Anyone who doesnt see that as a problem has to be considered as part of it. Simple, basic rule.

[–] darklordcrouton@lemmy.world 2 points 1 year ago

I truly appreciate the perspective of this post. I would like to switch fully to Firefox and support the cause. Unfortunately I have a PWA addiction and that is the only thing keeping me living my shameful hybrid browser life.

Is it a weak reason? Probably. But it's an honest one. If Mozilla hopped on PWAs, I'd be totally fine bouncing from Brave and joining the Chromium rebellion.

[–] Masterchief117@lemmy.world -1 points 1 year ago (2 children)

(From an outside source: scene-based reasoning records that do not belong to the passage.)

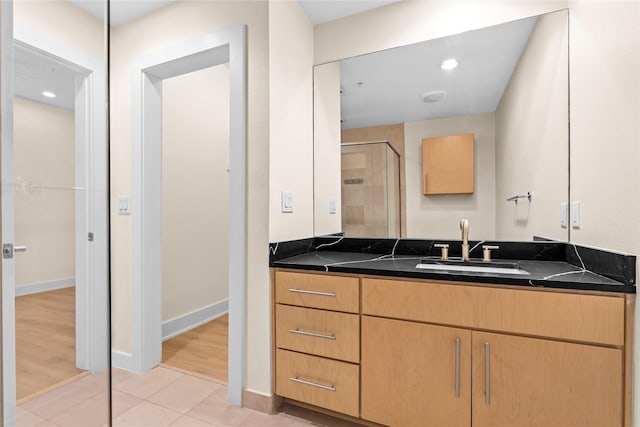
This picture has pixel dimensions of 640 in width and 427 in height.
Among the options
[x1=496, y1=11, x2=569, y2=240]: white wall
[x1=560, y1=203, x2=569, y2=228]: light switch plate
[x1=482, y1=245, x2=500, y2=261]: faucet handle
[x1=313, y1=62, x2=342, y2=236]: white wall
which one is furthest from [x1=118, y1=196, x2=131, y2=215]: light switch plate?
[x1=560, y1=203, x2=569, y2=228]: light switch plate

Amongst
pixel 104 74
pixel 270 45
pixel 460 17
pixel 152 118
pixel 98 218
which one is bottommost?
pixel 98 218

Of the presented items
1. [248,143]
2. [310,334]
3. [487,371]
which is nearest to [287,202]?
[248,143]

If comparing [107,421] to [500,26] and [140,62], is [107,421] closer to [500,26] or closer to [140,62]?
[140,62]

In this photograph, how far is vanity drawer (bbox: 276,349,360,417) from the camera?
1460mm

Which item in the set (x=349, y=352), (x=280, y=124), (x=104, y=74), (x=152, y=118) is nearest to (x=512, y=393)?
(x=349, y=352)

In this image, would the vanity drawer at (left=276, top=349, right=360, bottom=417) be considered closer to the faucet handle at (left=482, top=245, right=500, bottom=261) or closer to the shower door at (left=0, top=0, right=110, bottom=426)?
the shower door at (left=0, top=0, right=110, bottom=426)

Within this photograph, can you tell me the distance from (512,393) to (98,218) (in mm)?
1673

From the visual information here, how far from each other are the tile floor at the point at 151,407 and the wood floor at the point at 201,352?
0.09 metres

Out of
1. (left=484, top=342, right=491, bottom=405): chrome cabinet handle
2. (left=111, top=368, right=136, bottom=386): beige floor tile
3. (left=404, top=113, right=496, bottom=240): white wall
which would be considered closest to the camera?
(left=484, top=342, right=491, bottom=405): chrome cabinet handle

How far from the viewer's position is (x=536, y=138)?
1646 mm

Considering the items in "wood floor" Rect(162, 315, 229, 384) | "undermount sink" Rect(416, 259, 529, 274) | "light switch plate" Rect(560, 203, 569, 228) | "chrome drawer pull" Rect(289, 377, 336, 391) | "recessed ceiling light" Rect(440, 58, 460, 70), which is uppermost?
"recessed ceiling light" Rect(440, 58, 460, 70)

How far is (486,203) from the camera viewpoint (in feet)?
5.86

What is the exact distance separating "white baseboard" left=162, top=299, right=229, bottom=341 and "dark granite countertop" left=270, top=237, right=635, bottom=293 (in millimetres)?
1533

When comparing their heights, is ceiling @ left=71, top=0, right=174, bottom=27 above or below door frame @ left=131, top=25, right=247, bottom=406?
above
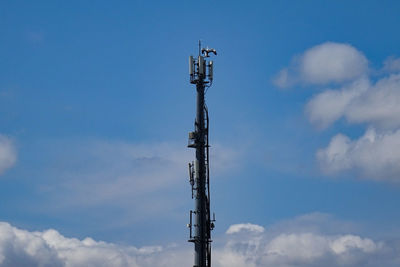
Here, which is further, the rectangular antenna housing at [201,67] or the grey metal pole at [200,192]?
the rectangular antenna housing at [201,67]

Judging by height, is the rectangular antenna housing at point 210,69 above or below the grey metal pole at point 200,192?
above

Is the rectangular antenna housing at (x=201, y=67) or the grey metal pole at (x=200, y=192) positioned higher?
the rectangular antenna housing at (x=201, y=67)

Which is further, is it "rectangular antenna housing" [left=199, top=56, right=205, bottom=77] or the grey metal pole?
"rectangular antenna housing" [left=199, top=56, right=205, bottom=77]

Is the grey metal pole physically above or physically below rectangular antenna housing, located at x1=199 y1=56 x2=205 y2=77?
below

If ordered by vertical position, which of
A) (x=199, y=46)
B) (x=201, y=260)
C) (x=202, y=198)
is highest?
(x=199, y=46)

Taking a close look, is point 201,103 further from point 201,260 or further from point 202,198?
point 201,260

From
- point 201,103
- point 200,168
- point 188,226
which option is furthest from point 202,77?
point 188,226

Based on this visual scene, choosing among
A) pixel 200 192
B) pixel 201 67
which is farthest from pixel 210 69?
pixel 200 192

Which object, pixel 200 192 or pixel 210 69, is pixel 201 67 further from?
pixel 200 192

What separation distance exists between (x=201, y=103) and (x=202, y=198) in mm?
12010

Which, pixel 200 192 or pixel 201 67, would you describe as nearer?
pixel 200 192

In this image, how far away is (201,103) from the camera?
12119 cm

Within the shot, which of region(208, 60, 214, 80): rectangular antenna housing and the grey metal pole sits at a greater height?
region(208, 60, 214, 80): rectangular antenna housing

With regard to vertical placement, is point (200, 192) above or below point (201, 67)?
below
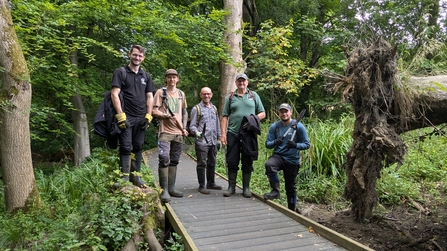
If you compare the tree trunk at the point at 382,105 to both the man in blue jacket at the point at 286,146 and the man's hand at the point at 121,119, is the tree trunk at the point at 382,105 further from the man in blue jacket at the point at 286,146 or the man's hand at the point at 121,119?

But they’re the only ones blocking ads on YouTube for iOS 😞

[–] Waphles@lemmy.world 4 points 1 year ago (1 children)

The only reason I still use it. I like Orion but it’s not quite there yet. Not really sure what other iOS alternatives there are to chose from.

[–] Boring@lemmy.ml 1 points 1 year ago

YouTube ads are served on the same server as the video.. So they would have to filter it through one of their servers and block the elements and stream it to you.

So if you're using them for privacy.. you better trust them a lot because they would have equivalent info as google.

[–] eya@lemmy.dbzer0.com 4 points 1 year ago

You can add something like AltStore to an unjailbroken iPhone and sideload a YouTube app with adblock built in.